At the beginning of each trial, a toad was placed in the centre of the arena and covered with the release device, a cylindrical opaque clay pot (diameter 20 cm). The toad was held under the release device to allow it to recover from handling. After 4 min the release device was lifted with rope and pulley, thereby releasing the toad into the arena. The behaviour of the toad (jumping and the directional choice at the wall) was recorded with observation positions being alternated after each trial to avoid bias. The point where a toad reached the wall for the first time was defined as the directional choice at this level. If a toad failed to reach the wall of the arena within 7 min, or if it was jumping rather than walking, it was excluded from further analysis. After every two trials alignment of the horizontal field was changed by 180°. Each toad was subjected to only one trial. Between trials the arena surface was wiped with paper towels to eliminate possible olfactory cues.

When the release device was lifted trials were recorded using an infrared camera (iSlim 321R; Genius). With these recordings we analysed the heading (alignment of the snout-vent axis) at the start of the trial (initial orientation) and the directional choice where the toad crossed a virtual inner circle (diameter 39 cm), which was electronically overlaid. The point at which the toad contacted the wall of the arena was recorded by the observer.

Supplementary data

Data collected for each trial also included weather conditions (air temperature measured to the next 0.1°, cloudiness estimated to the next 5% and humidity measured to the next 0.1%), time of day, trial time (time a toad needed to reach the wall after the releasing device was lifted), and the toad's body length (measured to the nearest millimetre with a slide ruler). For the supplementary data standard deviations (SD) were calculated.

Data analysis

Data were analysed using standard circular statistics [29, 30]. Mean direction was calculated by vector addition and rounded to the nearest 5° (accuracy of observation). The Rayleigh-test was used to test for a non-random distribution. To test for bimodal orientation angles were doubled and multiples were reduced modulo 360° prior to analysis [29]. For each mean direction the mean vector length (r) was measured. The 95% confidence interval was determined for each significant mean vector. These analyses were carried out in Microsoft® Excel® 2004 for Mac (Version 11.5.9). The statistical program R were used to plot the data [31].

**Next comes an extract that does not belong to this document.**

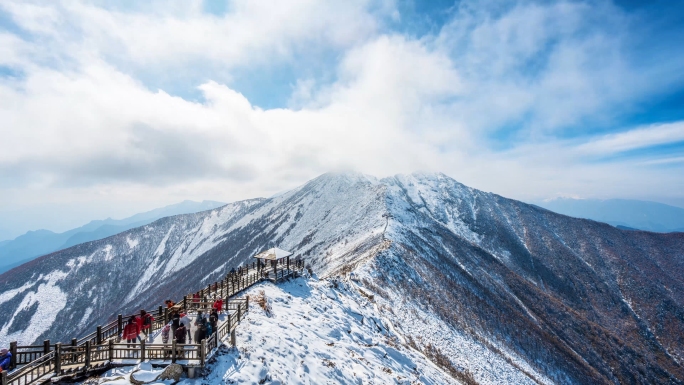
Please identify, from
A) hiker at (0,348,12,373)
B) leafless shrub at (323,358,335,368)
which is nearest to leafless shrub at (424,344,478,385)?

To test for differences between bearings in the natural and the reversed magnetic field, the absolute deviations of the bearings of both distributions from the mean direction under the natural magnetic field (MDN) were calculated. Distributions of deviations were tested for departure from normality with the Kolmogorov-Smirnov-test. Then, one-sided t-tests were applied to examine whether absolute deviations from the MDN were significantly higher in the reversed field. Both tests were carried out using SPSS 13 for Mac OS X.


Experimental animals

In total 62 toads with a mean body length of 67 mm (SD = 6 mm) were tested in the arena experiment. One toad jumped and three did not reach the wall after 7 min and were therefore excluded from analysis. Thus, in each set-up (natural and reversed magnetic field) 29 toads were tested successfully. Toads needed on average 3 min and 16 s (SD = 1 min and 31 s) to reach the wall after the release device was lifted (mean trial time).

Experimental conditions

The strength of the geomagnetic field at the testing site was 40 μT, with an inclination of 63.4°. The declination for the first July in the testing year in Vienna was about 3°10' [32]. The strength of the reversed field differed by less than 2.9% from the geomagnetic field. The mean temperature was 7.8°C (SD = 3.3°C), the mean cloudiness was 45% (SD = 35%) and the mean humidity was 68.4% (SD = 5.6%). No successful trial was performed under complete cloud cover.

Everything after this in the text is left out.